I'm happy I am her Mother and that's she is all mine.
I love you Gracie!

Wednesday, November 3, 2010

Day 3

I am thankful for Spencer-
Seriously, I couldn't ask for a better husband! Even when I go crazy for no reason and get upset with him he keeps a level head and tries to talk it out with me. I need that. He works so hard to provide for Grace and I. He is so sweet and kind and pretty dang funny! He's quiet and sensitive. He is a wonderful father to Grace. He is also one of the smartest people I know. I knew the very first time I saw him that we would get married, and I am so glad we did. I can't imagine my life without this man! I met him when I was 15, engaged by 16 and married by 18...crazy, I know. I don't regret one of those choices either. I would do it all over again if I had to. We may have our spats but not one minute goes by that I don't love him more and more. I know this is sounding sappy and gushy but oh well! I love this man and I don't care who knows it. I'm glad we didn't listen to all those people who told us we were making a huge mistake by getting married. We have proved you all wrong so far and will continue to do so for eternity.
Spencer, I love you so much. You are my best friend. You are the only one I want to see at the end of a long day. The only one I want to grow old with. The only one I would even consider spending eternity with (that's a long time you know!) I can't wait to grow our little family. Continue to watch you play with our children and tell me you love me every day.
I love you Spencer!

Tuesday, November 2, 2010

Something fun to start off with...




So last year my wonderful sister-in-law Camie did 30 Days of Thanks on her blog. It was so fun to read everyday the things she was thankful for. I told myself "Self, if you ever start a blog you should do that!" Well, we now have a blog and I'm going to do it! Even though I am not American and my thanksgiving is really in October, I still live in the States, my hubby is American and my daughter is half American...so darn it, we are going to help ring in the American thanksgiving with this 30 days of thanks! I hope you all enjoy learning a little bit about us and what we are thankful for in our lives. You can all take part too! It's simple; just post every day what you are thankful for. I think by the end of this we will find it easier to find the beauty and the many blessings we get everyday!

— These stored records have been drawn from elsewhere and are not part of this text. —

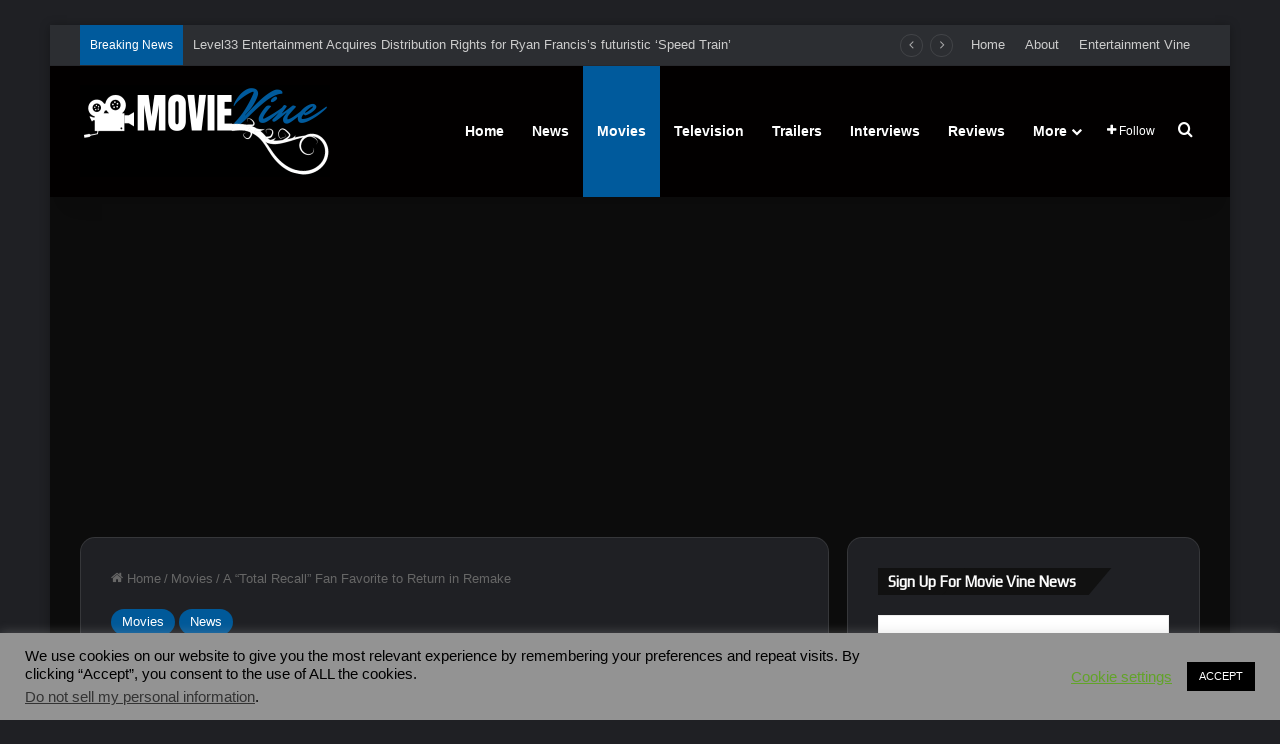

--- FILE ---
content_type: text/html; charset=utf-8
request_url: https://www.google.com/recaptcha/api2/aframe
body_size: 267
content:
<!DOCTYPE HTML><html><head><meta http-equiv="content-type" content="text/html; charset=UTF-8"></head><body><script nonce="TukmLuuUPYts55ZVc2lFsQ">/** Anti-fraud and anti-abuse applications only. See google.com/recaptcha */ try{var clients={'sodar':'https://pagead2.googlesyndication.com/pagead/sodar?'};window.addEventListener("message",function(a){try{if(a.source===window.parent){var b=JSON.parse(a.data);var c=clients[b['id']];if(c){var d=document.createElement('img');d.src=c+b['params']+'&rc='+(localStorage.getItem("rc::a")?sessionStorage.getItem("rc::b"):"");window.document.body.appendChild(d);sessionStorage.setItem("rc::e",parseInt(sessionStorage.getItem("rc::e")||0)+1);localStorage.setItem("rc::h",'1769464004567');}}}catch(b){}});window.parent.postMessage("_grecaptcha_ready", "*");}catch(b){}</script></body></html>

--- FILE ---
content_type: application/javascript; charset=utf-8
request_url: https://fundingchoicesmessages.google.com/f/AGSKWxVR7C8EHcDv_MgJc50BBAwQp2ENKl3c-C_KKtleVmieyMhgDSGS9QLVWcAtGD8kt5JCa2aAlxSGLFzXJzzv4J0LdpVY36BWgPnrf9YzL6z9NQpJiVj28mnO7bS_RB8_H-Qfwouw3BbDZ68OWo66b1BFvHX5Cfqeyati4D4mlcvzd8T13kj0X32bwVxh/__adbg1a./adrot_.com/adx//pagepeel_/ads/drive.
body_size: -1289
content:
window['3a2eaf9c-7b8c-4f4f-8883-c0295a305c7f'] = true;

So since I missed yesterday I will do yesterday and today right now.
Day 1
I am thankful for Love-
If you think about it this is where I must start off. How can you be thankful for the blessings in your life without love in your heart? You can't! So that's why for the first day I am thankful for this beautiful thing called love. I have been lucky enough to have my parents show me love every day of my life. I always knew I was loved and I still do because of my little family. Love is a wonderful thing. I am so happy that I have always known the meaning of the word. I hope that my daughter and future kids know every day of their lives that Spencer and I love them. I also hope that my wonderful family knows I have so much love for them.



Day 2

I am thankful for My Little Family-
Where would I be without this cute little baby in my arms and my awesome husband by my side? I often think about that and the thought isn't very fun. Sure life would probably be a lot easier but I wouldn't miss this experience for the world! I love this little family that will grow in the years to come. I am so thankful for them in my lives and I often wonder "what did I do so right to be so blessed?" Well whatever it was I am so happy I have them.

Let's Get Started!

So I have been a little weary about doing a blog. What if I don't have anything to write about? What if I make a fool out of myself? What if this is a huge waste of my time because no one ever even looks at it? Then I thought, well who cares if no one looks at it, this is for me and my family. So what if I don't always have fun things to write about, and last but not least...I always make a fool out of myself anyway, so why start worrying about that now, right? So here we are! Take it as it is and enjoy!